**EXERCISES**
**1.** In the profile of civil rights activist Franklin McCain, what cause is given for his death, and who gave it? Answer in one to three sentences.
**2.** Write the next part of the profile of civil rights activist Franklin McCain, beginning after its last sentence.

- Birthday: January 3,1941
- Birth name: Franklin Eugene McCain
- Birthplace: Union County, NC
- Spouse: Bettye McCain (married 1964. she died 20012)
It was announced Friday January 10th 2014 that Civil Rights activist Franklin McCain had passed. His son Frank McCain stated it was due to respiratory complications. His obituary was published in the Charlotte Observer. McCain had an extraordinary life playing a significant role in the civil rights movement in the 60′s. As a teen his leadership and bravery was put on display for the world during a revolutionary sit in Greensboro North Carolina. The then college student’s legacy fueled a shift in the effort towards improved race relations that spread like wildfire across the country. Dozens of sit ins mimicking the McCain and his college friend’s action gave an even greater light on the inequalities of American society. Over 50 years later and a piece of is stance showcased in the Smithsonian museum. The Washington D.C. museum is home to the very table he and his friends sat at in 1960.
Following his death his oldest son Franklin Jr. had detailed the strong and powerful relationship he had with his father and expressed his gratitude for his father’s engagement in a pivotal movement in America’s history. Millions of tweets and social media post echoed the same sentiment and gratitude for McCain’s fight and bravery.

**RECORD SET**
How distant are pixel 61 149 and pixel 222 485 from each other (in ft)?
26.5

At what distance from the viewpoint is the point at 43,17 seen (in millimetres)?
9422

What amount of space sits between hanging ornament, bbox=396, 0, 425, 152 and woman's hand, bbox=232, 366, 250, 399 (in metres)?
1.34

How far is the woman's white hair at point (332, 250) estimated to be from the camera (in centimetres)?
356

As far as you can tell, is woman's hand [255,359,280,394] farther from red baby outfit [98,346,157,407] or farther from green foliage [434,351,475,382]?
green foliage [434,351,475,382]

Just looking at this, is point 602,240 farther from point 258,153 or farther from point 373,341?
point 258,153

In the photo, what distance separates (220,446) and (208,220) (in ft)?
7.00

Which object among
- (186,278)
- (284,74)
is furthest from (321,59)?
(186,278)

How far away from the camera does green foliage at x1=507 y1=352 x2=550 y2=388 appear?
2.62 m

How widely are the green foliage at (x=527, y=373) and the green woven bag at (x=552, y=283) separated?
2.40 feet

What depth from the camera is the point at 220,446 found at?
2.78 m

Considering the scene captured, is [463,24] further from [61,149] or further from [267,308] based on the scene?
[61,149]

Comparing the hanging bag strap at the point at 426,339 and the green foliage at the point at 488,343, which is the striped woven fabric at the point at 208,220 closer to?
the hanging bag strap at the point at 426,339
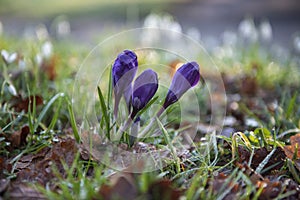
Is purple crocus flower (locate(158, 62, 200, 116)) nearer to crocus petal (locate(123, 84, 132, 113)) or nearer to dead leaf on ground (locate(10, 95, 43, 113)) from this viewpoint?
crocus petal (locate(123, 84, 132, 113))

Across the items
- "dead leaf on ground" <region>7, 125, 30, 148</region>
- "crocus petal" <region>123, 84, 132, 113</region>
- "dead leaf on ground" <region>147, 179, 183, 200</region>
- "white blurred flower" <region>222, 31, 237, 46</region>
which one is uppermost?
"crocus petal" <region>123, 84, 132, 113</region>

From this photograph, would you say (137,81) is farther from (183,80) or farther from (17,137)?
(17,137)

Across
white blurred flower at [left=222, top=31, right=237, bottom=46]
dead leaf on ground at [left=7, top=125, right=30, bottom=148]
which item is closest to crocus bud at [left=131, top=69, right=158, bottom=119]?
dead leaf on ground at [left=7, top=125, right=30, bottom=148]

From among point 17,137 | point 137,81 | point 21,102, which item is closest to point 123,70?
point 137,81

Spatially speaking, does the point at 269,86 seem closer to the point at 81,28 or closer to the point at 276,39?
the point at 276,39

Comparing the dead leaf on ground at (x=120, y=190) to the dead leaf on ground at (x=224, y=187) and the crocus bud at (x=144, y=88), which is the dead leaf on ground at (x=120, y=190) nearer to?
the dead leaf on ground at (x=224, y=187)

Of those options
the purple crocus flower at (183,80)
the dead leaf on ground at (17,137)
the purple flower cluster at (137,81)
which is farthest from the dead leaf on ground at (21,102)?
the purple crocus flower at (183,80)

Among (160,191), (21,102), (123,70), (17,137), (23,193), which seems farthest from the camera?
(21,102)

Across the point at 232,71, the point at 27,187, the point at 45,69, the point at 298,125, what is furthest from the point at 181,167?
the point at 232,71
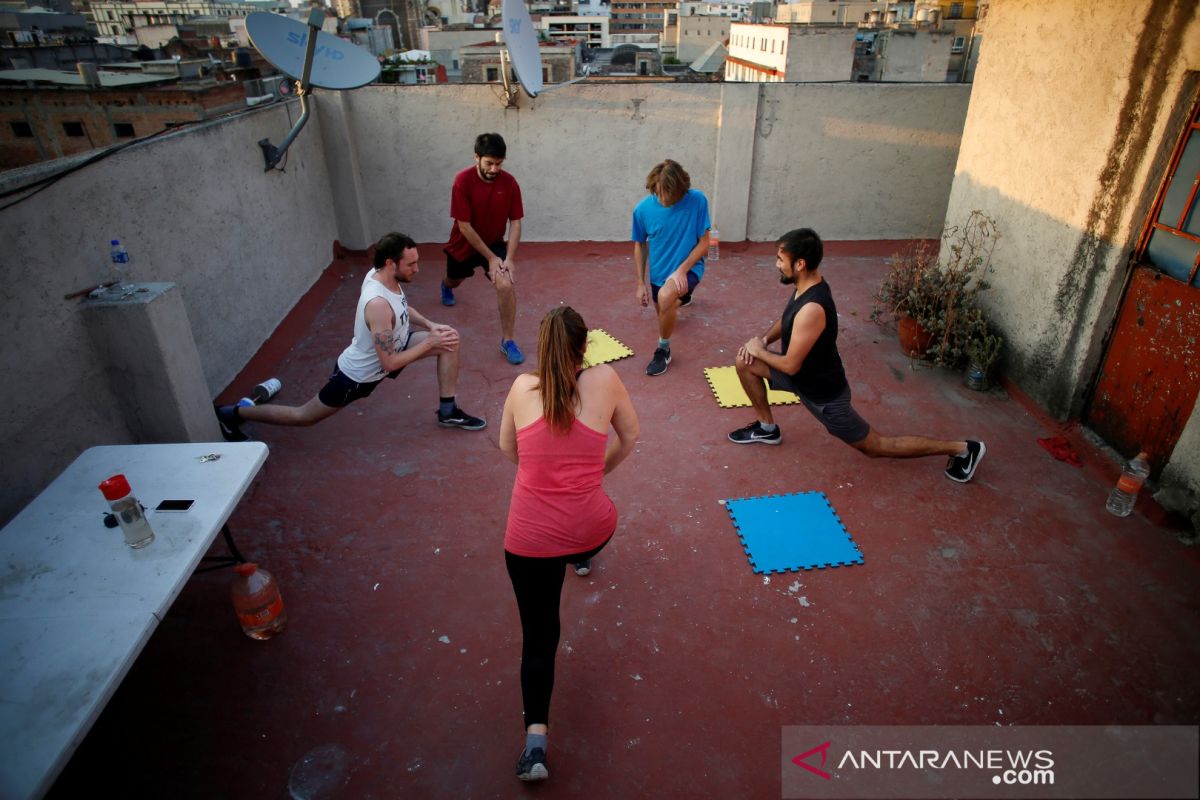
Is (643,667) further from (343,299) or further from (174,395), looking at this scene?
(343,299)

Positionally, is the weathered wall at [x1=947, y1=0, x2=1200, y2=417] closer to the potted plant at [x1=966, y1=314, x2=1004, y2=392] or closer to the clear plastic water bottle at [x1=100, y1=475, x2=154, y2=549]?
the potted plant at [x1=966, y1=314, x2=1004, y2=392]

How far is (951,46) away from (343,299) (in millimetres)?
37169

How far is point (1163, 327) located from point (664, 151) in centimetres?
516

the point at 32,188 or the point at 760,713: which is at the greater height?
the point at 32,188

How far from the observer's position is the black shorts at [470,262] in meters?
5.89

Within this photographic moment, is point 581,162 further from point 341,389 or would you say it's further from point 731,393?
point 341,389

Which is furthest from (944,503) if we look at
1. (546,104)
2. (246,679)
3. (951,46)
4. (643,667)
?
(951,46)

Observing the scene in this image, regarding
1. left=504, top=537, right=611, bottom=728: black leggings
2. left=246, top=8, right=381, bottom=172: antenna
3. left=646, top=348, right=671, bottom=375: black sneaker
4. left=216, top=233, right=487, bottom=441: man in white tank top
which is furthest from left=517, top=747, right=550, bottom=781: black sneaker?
left=246, top=8, right=381, bottom=172: antenna

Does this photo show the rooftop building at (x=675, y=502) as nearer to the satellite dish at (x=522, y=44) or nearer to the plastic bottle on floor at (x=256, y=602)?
the plastic bottle on floor at (x=256, y=602)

**ANSWERS TO THIS EXERCISE**
**1.** His son, Frank McCain, said the death was due to respiratory complications.

**2.**
Franklin Eugene McCain was born in Union County North Carolina in 1941. He was raised in Washington, D.C. while his father was a businessman and his mom a housewife. Growing up he had very little personal experience with harsh and brutal racism that plagued the country and mainly the South. But as a teenager McCain felt he was called to action when news of Emmett Till’s mutilation and death made headlines. 14 year old Till was murdered and lynched in Mississippi after flirting with a white woman. His death sent shockwaves across the country and became a catalyst for the civil rights movement.
“Emmett Till never had a chance. My young mind would never let me accept that or forget it,” McCain told the Atlanta Journal-Constitution in 2005. Just 4 years later McCain would make headlines spawning an infectious fight against segregation.
At 18 he attended North Carolina A&T and shared a dorm room with three friends who would become partners in a pivotal point in the country’s history. McCain along with Ezell Blair Jr. (now Jibreel Khazan), David Richmond and Joseph McNeil. had long and intuitive talks over homework about the racial tension in the country. Their parents were successful career driven people who had encouraged their kids it was best to remain silent during the segregated era. If they focused on their own careers and avoided speaking out about the injustices all around them they would be successful. But that advisement from their parents only encouraged the young men to revolt.
On Feb. 1, 1960, McCain and three other students from North Carolina A&T State University sat down and requested service at a whites-only counter at the F.W. Woolworth store on Elm Street in Greensboro. The next day, about two dozen students joined them. And within a month, the sit-in movement had spread to hundreds of cities across the United States.
quoted from LaTimes.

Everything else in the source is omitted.